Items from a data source
──────────────────────────────

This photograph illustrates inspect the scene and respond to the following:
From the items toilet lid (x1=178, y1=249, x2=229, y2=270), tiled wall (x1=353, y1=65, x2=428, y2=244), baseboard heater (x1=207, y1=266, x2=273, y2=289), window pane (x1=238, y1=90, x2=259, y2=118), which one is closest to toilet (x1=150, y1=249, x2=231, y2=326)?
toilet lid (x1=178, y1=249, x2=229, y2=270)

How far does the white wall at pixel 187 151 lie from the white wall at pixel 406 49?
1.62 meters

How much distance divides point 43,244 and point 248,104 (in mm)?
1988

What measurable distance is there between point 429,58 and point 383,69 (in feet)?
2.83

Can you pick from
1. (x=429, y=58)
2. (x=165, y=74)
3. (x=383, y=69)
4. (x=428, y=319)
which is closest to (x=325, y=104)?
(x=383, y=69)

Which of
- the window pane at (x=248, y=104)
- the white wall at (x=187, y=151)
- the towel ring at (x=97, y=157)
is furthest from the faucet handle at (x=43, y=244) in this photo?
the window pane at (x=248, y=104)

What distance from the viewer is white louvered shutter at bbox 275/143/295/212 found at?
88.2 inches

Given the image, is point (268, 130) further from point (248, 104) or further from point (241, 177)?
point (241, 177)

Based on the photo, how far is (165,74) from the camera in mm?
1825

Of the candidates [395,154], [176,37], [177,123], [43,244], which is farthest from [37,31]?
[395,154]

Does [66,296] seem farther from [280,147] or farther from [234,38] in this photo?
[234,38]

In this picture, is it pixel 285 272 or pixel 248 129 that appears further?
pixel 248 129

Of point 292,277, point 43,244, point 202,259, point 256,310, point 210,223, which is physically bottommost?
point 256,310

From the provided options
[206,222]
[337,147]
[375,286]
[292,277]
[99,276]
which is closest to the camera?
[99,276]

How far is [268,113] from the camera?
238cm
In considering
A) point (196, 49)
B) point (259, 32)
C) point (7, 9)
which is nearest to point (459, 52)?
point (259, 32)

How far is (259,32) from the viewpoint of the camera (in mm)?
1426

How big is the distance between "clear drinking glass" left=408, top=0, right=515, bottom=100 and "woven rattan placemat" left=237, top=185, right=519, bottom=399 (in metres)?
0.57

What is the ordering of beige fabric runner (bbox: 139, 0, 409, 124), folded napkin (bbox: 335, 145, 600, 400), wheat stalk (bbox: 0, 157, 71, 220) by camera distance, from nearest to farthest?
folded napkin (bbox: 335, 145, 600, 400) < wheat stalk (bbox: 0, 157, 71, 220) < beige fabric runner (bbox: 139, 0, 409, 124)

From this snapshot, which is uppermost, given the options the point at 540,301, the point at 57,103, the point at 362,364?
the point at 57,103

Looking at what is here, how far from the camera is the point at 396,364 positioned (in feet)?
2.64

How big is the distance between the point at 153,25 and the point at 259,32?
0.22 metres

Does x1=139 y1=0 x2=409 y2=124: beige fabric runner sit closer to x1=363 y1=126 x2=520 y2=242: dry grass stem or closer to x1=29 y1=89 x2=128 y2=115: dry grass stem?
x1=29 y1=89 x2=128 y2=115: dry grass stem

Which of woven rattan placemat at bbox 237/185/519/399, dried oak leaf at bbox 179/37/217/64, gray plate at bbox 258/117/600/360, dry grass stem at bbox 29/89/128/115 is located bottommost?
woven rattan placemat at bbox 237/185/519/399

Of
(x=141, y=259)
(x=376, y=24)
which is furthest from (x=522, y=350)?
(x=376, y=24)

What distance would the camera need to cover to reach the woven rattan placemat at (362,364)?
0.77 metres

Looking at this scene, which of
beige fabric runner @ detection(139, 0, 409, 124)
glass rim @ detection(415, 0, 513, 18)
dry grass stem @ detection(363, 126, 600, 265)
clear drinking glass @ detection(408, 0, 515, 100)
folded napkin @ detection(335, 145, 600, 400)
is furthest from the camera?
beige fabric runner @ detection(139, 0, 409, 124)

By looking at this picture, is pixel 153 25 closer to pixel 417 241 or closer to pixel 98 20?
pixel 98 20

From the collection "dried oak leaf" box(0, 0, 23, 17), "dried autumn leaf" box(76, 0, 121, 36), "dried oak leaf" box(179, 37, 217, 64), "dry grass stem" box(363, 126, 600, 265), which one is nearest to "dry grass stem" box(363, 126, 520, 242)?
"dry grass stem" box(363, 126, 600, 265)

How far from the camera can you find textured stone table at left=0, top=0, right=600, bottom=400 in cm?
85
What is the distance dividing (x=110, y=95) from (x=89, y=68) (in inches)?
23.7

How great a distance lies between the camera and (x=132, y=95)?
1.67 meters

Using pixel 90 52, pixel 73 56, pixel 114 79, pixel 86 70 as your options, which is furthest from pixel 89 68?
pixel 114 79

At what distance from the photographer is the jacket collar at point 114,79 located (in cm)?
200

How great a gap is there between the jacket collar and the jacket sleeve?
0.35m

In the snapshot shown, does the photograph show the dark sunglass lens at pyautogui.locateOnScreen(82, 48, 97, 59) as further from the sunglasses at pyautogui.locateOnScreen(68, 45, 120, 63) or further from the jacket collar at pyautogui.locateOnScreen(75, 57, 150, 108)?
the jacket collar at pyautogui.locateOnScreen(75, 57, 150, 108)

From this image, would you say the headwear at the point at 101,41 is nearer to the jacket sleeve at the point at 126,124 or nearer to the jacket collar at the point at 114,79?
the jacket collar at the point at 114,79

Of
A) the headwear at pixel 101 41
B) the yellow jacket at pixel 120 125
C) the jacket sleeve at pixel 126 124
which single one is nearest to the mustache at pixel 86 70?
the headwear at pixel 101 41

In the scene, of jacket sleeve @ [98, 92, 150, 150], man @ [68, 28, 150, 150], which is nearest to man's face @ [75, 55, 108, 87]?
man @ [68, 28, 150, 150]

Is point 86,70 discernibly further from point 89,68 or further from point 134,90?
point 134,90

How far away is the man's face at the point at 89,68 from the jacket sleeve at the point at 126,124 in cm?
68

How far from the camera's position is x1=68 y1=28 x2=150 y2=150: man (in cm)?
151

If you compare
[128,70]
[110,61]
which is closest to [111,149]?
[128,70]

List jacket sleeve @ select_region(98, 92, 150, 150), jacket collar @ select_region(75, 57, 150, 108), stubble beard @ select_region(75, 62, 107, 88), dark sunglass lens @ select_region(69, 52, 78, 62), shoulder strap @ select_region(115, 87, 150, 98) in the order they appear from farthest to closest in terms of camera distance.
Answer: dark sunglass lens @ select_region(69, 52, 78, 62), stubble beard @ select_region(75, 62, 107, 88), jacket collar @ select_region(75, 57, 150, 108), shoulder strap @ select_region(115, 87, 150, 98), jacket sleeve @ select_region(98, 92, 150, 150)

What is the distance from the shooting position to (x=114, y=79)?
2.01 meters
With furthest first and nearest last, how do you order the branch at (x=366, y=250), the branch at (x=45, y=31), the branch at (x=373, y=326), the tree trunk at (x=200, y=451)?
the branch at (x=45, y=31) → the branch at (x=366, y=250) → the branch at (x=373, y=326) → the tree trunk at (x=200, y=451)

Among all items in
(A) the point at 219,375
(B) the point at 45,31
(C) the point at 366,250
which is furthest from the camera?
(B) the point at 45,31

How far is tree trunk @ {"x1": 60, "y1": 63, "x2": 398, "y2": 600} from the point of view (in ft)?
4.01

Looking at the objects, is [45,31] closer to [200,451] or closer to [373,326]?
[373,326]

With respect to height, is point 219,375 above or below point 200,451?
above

──────────────────────────────

● WHAT TO WORK ON
Write out again, exactly, the lines from the one holding "What is the distance from" through the end of the listing, with both ends included.

● RESPONSE TO THE TASK
What is the distance from the shooting position to (x=114, y=79)?
2.01 meters
With furthest first and nearest last, how do you order the branch at (x=366, y=250), the branch at (x=45, y=31), the branch at (x=373, y=326), the tree trunk at (x=200, y=451)?
the branch at (x=45, y=31) → the branch at (x=366, y=250) → the branch at (x=373, y=326) → the tree trunk at (x=200, y=451)

Among all items in
(A) the point at 219,375
(B) the point at 45,31
(C) the point at 366,250
which is furthest from the camera?
(B) the point at 45,31

How far is tree trunk @ {"x1": 60, "y1": 63, "x2": 398, "y2": 600} from the point of view (in ft)?
4.01

Looking at the objects, is [45,31] closer to [200,451] or closer to [373,326]?
[373,326]

With respect to height, is point 219,375 above or below point 200,451?
above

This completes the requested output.